= Length of service award program =

Pension-like reward program

Length of Service Award Programs (LOSAPs) are retirement programs increasingly used across the United States to assist communities in recruiting, retaining and rewarding volunteer firefighters and EMS personnel. With 86% of all fire departments being volunteer fire departments, communities are increasingly seeking tools to assist them in boosting the ranks of volunteers.

The LOSAP is a simple tool that can be implemented cost-effectively and with minimal taxpayer expense. Conversely, if enrollment numbers drop low enough, many municipalities can be forced to convert to paid departments potentially costing states and counties millions in extra spending. Enrollment in volunteer fire departments has dipped 10% in each of the past two decades, making LOSAPs and other recruitment tools extremely important to the communities that count on the nations more than 30,000 fire departments.
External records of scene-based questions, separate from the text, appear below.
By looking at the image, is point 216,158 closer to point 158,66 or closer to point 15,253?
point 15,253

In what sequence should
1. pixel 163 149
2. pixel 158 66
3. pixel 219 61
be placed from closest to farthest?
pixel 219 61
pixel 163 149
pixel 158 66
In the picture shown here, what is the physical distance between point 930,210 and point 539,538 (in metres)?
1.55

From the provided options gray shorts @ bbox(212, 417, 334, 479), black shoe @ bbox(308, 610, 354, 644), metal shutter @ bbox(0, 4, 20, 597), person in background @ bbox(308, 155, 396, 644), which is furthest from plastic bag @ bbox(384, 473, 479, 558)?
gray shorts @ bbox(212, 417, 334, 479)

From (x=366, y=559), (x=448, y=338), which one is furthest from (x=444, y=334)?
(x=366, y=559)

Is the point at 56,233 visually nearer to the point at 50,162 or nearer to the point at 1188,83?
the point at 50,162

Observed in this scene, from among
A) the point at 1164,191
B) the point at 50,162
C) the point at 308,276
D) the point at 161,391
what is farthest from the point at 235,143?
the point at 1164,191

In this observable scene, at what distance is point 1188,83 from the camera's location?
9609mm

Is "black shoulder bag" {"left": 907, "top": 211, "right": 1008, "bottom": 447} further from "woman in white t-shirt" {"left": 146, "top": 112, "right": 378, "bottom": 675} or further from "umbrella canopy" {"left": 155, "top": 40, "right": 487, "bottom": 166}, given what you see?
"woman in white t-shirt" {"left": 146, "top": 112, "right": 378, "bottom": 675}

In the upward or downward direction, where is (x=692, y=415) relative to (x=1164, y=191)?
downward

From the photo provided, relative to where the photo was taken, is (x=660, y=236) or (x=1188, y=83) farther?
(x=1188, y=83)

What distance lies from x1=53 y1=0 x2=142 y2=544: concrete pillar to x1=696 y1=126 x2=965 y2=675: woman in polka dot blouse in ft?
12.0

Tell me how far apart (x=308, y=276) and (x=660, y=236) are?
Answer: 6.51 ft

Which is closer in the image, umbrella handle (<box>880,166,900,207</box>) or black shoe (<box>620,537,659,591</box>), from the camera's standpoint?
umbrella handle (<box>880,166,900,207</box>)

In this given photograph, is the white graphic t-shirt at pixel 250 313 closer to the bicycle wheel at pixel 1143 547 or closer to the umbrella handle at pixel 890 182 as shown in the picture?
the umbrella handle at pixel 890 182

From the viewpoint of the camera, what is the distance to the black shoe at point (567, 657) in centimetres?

A LOSAP is exempt from Internal Revenue Code §457 as a result of the passing of the Small Business Job Protection Act of 1996 on August 20, 1996. This bill amended §457(e)(11) of the Internal Revenue Code with language that excluded “any plan paying solely length of service awards to bona fide volunteers…”

A defined contribution LOSAP is not a qualified plan like a 401(k), 457 or IRA, therefore distributions from a defined contribution LOSAP are not eligible for rollover into a qualified plan.

Since funding of the LOSAP comes from the local government, there may be certain state restrictions or requirements for adopting and administering a LOSAP. Any municipality that would like to start a LOSAP should consult the applicable state laws first. There are some states with specific statutes governing LOSAP, like New York, New Jersey, and Wisconsin. Other states simply authorize municipalities to spend taxpayer dollars on "recruitment and retention", without specific guidelines on the LOSAP.

The maximum benefit that can be accrued for any one year of service was initially $3,000. HR 1, which was passed by the 115th Congress (2017-2018), amended 457(e)(11) to increase the $3,000 limit to $6,000 beginning with calendar year 2018. The bill also provided for a cost-of-living adjustment to be implemented in $500 increments. The benefit limitation was increased to $6,500 for the 2022 calendar year, then to $7,000 for the 2023 calendar year, and was then raised to $7,500 beginning with calendar year 2024.